In a report published on Tuesday, the scientists who authored the study in Nature Geoscience described the formation of the dead zone as “a significant and rapid change in landscape characteristics”, and noted that the area around the island of Erebus was covered with layers of “planktonic organic matter” that was “clearly not there before”.
The authors of the study were led by Dr Tim Beddoes, from the University of Exeter, UK, and Prof Tim M. Dickey, from Texas A&M University.
The team said that “the composition of the planktonic material [on the island] is consistent with a significant increase in the biotic content of the sedimental layer, indicating a large-scale release of microorganisms”.
The scientists described the planktoms that are found in the dead zones as “molluscs, lichens, algae, algae-like algae, and some macroalgae”.
In an interview with BBC News, Prof M.
Dickey said that the planktons are “a major contributor to the overall biota of the landscape”.

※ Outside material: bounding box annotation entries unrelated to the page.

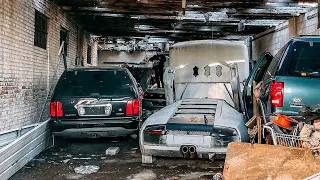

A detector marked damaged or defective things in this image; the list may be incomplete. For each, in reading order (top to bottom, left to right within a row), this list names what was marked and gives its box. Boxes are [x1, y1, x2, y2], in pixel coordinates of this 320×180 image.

burnt ceiling [53, 0, 316, 41]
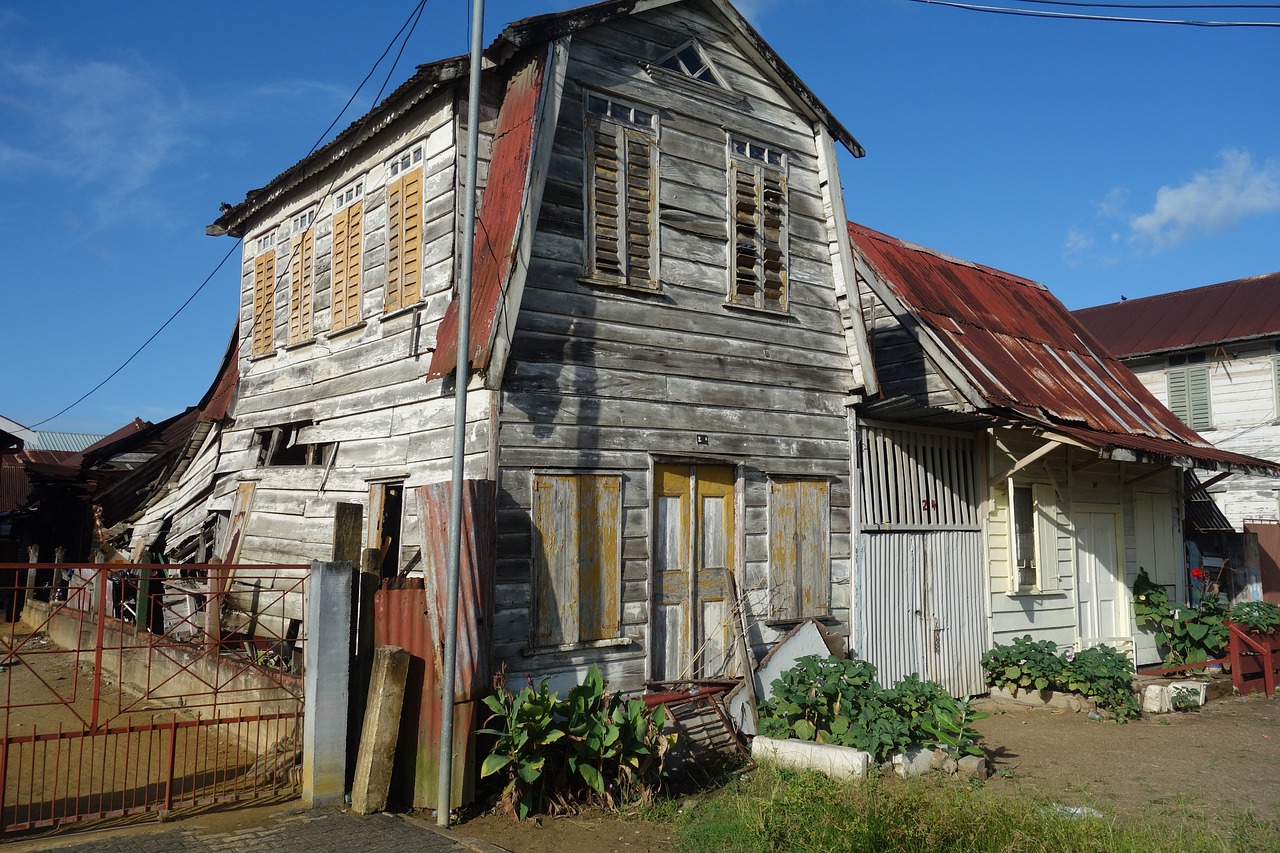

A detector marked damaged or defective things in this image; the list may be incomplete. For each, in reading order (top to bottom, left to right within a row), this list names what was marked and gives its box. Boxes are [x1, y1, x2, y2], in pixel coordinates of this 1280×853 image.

rusty tin roof [848, 221, 1280, 472]
rusty tin roof [1072, 270, 1280, 356]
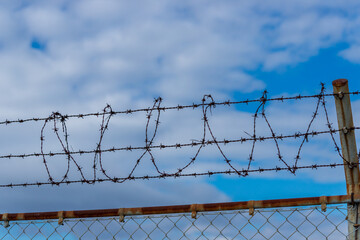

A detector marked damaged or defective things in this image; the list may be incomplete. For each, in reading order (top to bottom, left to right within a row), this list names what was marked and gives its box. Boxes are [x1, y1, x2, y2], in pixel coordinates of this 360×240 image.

rusty barbed wire [0, 84, 358, 188]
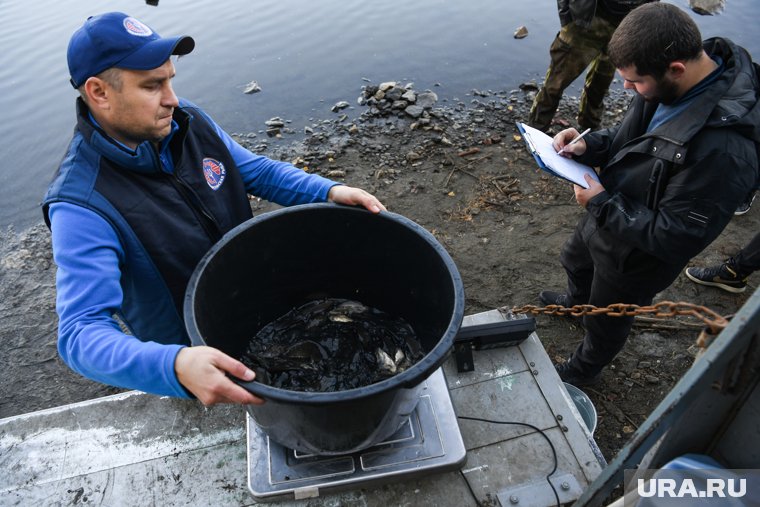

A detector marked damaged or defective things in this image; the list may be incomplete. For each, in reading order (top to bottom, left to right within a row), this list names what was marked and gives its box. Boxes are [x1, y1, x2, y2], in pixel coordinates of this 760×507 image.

rusty chain [510, 300, 732, 336]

“The planktonal carbonate layer is not that large and they’re probably a little more diverse than some of the microorganisms, but they’re a major component of the ecosystem,” he said.
The researchers concluded that “there is a clear and rapid and substantial increase in microorganisms in the ecosystem” of Erenus, which is also home to the world-famous giant penguin population.
“There’s a large amount of carbon dioxide [in the carbonate] and there’s no indication of an increase in plankton,” said Prof Dickey.
“It’s a pretty clear indication of the fact that this [dead zone] is a major contributor in the carbon cycle.”
Dr Beddoe said that it was not clear what caused the change in the plankodemographic characteristics, and added that it may be due to “a different ecosystem in different places”.
However, he stressed that it would be important to follow up on the cause of the changes, because the area is a “very remote and remote place”.
The area around Erens island is considered “remote” because it lies in a remote region of the Antarctic Peninsula known as the Southern Table.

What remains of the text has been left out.